Install the current release from CRAN:
install.packages("sakura")
Or the development version using:
pak::pak("shikokuchuo/sakura")
Some R objects by their nature cannot be serialized, such as those accessed via an external pointer.
Using the arrow
package as an
example:
library(arrow, warn.conflicts = FALSE)
obj <- list(as_arrow_table(iris), as_arrow_table(mtcars))
unserialize(serialize(obj, NULL))
#> [[1]]
#> Table
#> Error: Invalid <Table>, external pointer to null
In such cases, sakura::serial_config()
can be used to create custom
serialization configurations, specifying functions that hook into R’s
native serialization mechanism for reference objects (‘refhooks’).

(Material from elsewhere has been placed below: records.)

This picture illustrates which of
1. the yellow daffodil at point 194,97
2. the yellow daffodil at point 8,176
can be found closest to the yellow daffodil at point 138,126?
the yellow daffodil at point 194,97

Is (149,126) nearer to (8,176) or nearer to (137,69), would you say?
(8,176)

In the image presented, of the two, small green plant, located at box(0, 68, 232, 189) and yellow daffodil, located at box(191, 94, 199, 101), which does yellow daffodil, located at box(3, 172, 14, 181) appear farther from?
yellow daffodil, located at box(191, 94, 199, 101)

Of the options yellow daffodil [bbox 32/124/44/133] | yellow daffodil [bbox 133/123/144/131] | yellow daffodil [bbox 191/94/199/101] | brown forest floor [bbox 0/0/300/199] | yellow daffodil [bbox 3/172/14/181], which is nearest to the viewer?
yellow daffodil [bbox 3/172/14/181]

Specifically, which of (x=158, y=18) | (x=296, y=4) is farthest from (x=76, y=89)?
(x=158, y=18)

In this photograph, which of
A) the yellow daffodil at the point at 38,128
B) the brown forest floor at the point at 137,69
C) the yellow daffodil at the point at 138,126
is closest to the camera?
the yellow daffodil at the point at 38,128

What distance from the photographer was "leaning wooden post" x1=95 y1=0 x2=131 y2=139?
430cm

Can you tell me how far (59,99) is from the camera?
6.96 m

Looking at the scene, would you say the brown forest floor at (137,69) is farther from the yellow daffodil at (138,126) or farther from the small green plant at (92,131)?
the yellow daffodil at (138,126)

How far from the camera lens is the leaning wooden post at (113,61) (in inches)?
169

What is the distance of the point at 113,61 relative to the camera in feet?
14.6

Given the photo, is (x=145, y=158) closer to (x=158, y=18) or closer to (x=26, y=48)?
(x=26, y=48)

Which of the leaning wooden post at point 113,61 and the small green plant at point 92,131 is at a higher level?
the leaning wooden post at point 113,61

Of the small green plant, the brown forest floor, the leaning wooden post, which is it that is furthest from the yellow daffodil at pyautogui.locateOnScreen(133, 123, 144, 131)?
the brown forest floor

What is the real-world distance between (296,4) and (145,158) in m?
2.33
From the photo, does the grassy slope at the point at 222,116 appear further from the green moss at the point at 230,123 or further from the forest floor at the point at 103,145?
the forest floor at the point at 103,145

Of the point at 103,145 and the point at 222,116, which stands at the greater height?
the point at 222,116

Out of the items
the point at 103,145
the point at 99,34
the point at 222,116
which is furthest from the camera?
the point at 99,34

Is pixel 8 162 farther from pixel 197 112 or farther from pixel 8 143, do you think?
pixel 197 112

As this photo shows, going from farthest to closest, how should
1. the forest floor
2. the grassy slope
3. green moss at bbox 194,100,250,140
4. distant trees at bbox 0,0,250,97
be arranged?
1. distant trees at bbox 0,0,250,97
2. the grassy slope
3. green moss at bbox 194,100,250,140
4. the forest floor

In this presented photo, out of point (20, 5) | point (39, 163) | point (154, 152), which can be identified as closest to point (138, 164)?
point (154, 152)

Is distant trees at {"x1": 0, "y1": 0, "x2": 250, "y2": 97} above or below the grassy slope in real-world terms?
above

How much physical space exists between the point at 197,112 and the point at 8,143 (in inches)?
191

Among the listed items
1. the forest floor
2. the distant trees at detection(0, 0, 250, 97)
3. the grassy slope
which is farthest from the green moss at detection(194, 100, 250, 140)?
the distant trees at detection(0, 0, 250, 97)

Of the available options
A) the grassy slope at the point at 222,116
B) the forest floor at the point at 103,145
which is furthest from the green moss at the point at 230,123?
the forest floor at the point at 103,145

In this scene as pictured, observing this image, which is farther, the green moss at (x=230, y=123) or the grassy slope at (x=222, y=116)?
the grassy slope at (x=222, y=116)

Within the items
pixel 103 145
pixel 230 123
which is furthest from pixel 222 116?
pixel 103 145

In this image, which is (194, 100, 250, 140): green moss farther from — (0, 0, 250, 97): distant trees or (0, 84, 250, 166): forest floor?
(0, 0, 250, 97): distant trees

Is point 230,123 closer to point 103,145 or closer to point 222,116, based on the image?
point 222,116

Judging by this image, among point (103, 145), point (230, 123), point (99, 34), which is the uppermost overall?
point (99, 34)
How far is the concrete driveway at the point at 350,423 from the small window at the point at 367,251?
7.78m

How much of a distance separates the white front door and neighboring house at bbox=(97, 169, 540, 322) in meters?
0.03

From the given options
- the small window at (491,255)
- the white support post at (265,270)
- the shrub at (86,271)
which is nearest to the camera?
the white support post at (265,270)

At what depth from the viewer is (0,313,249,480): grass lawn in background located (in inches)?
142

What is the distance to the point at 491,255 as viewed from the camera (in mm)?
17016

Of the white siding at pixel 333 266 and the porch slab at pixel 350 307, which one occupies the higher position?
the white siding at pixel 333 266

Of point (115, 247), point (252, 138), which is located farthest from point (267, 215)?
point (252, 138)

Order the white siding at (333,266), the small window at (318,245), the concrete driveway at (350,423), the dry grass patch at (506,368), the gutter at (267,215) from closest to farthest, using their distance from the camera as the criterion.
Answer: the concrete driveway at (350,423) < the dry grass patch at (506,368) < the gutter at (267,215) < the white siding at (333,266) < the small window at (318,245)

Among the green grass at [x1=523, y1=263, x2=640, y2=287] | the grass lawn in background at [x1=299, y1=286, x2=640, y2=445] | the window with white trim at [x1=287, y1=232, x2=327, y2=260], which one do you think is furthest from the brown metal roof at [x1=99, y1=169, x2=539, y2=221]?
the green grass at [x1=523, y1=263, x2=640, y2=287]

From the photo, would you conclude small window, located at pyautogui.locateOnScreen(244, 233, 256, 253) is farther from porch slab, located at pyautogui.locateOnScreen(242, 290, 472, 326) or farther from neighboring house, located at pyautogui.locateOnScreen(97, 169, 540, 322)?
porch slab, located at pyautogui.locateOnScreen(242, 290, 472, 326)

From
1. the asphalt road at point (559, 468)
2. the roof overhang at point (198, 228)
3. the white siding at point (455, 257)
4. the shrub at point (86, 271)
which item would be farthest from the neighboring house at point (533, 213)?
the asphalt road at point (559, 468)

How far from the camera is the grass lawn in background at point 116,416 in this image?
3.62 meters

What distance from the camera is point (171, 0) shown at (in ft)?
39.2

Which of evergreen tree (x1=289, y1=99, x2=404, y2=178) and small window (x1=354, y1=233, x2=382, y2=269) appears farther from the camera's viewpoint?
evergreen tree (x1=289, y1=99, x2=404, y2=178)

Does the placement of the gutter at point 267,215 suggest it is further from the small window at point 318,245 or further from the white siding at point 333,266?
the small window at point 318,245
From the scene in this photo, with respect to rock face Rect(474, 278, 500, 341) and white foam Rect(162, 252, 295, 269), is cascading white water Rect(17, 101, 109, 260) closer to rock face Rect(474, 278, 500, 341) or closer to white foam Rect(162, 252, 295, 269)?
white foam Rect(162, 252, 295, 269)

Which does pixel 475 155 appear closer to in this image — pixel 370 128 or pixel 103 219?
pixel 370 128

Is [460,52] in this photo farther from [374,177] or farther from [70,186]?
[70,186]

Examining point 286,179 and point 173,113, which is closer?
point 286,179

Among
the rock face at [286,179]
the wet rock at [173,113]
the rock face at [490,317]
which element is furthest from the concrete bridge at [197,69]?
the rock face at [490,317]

cfg <- sakura::serial_config(
"ArrowTabular",
arrow::write_to_raw,
function(x) arrow::read_ipc_stream(x, as_data_frame = FALSE)
)
This configuration can then be supplied as the ‘hook’ argument for
sakura::serialize()
and sakura::unserialize()
.
sakura::unserialize(sakura::serialize(obj, cfg), cfg)
#> [[1]]
#> Table
#> 150 rows x 5 columns
#> $Sepal.Length <double>
#> $Sepal.Width <double>
#> $Petal.Length <double>
#> $Petal.Width <double>
#> $Species <dictionary<values=string, indices=int8>>
#>
#> See $metadata for additional Schema metadata
#>
#> [[2]]
#> Table
#> 32 rows x 11 columns
#> $mpg <double>
#> $cyl <double>
#> $disp <double>
#> $hp <double>
#> $drat <double>
#> $wt <double>
#> $qsec <double>
#> $vs <double>
#> $am <double>
#> $gear <double>
#> $carb <double>
#>
#> See $metadata for additional Schema metadata
This time, the arrow tables are handled seamlessly.
Using torch
as another example:
library(torch)
x <- list(torch_rand(5L), runif(5L))
unserialize(serialize(x, NULL))
#> [[1]]
#> torch_tensor
#> Error in (function (self) : external pointer is not valid
Base R serialization above fails, but sakura
serialization succeeds:
cfg <- sakura::serial_config("torch_tensor", torch::torch_serialize, torch::torch_load)
sakura::unserialize(sakura::serialize(x, cfg), cfg)
#> [[1]]
#> torch_tensor
#> 0.3755
#> 0.0540
#> 0.3365
#> 0.3944
#> 0.5949
#> [ CPUFloatType{5} ]
#>
#> [[2]]
#> [1] 0.4271107 0.5690996 0.8724742 0.8202838 0.3796990
A low-level interface is provided for use by other packages. The following C callables are registered:
sakura_serialize_init;
sakura_unserialize_init;
sakura_serialize;
sakura_unserialize;
Their function signatures may be inspected in src/sakura.h
.
We would like to thank in particular:
- R Core for providing the interface to the R serialization mechanism.
- Luke Tierney and Mike Cheng for their meticulous efforts in documenting the serialization interface.
- Daniel Falbel for discussion around an efficient solution to serialization and transmission of torch tensors.
–
Please note that this project is released with a Contributor Code of Conduct. By participating in this project you agree to abide by its terms.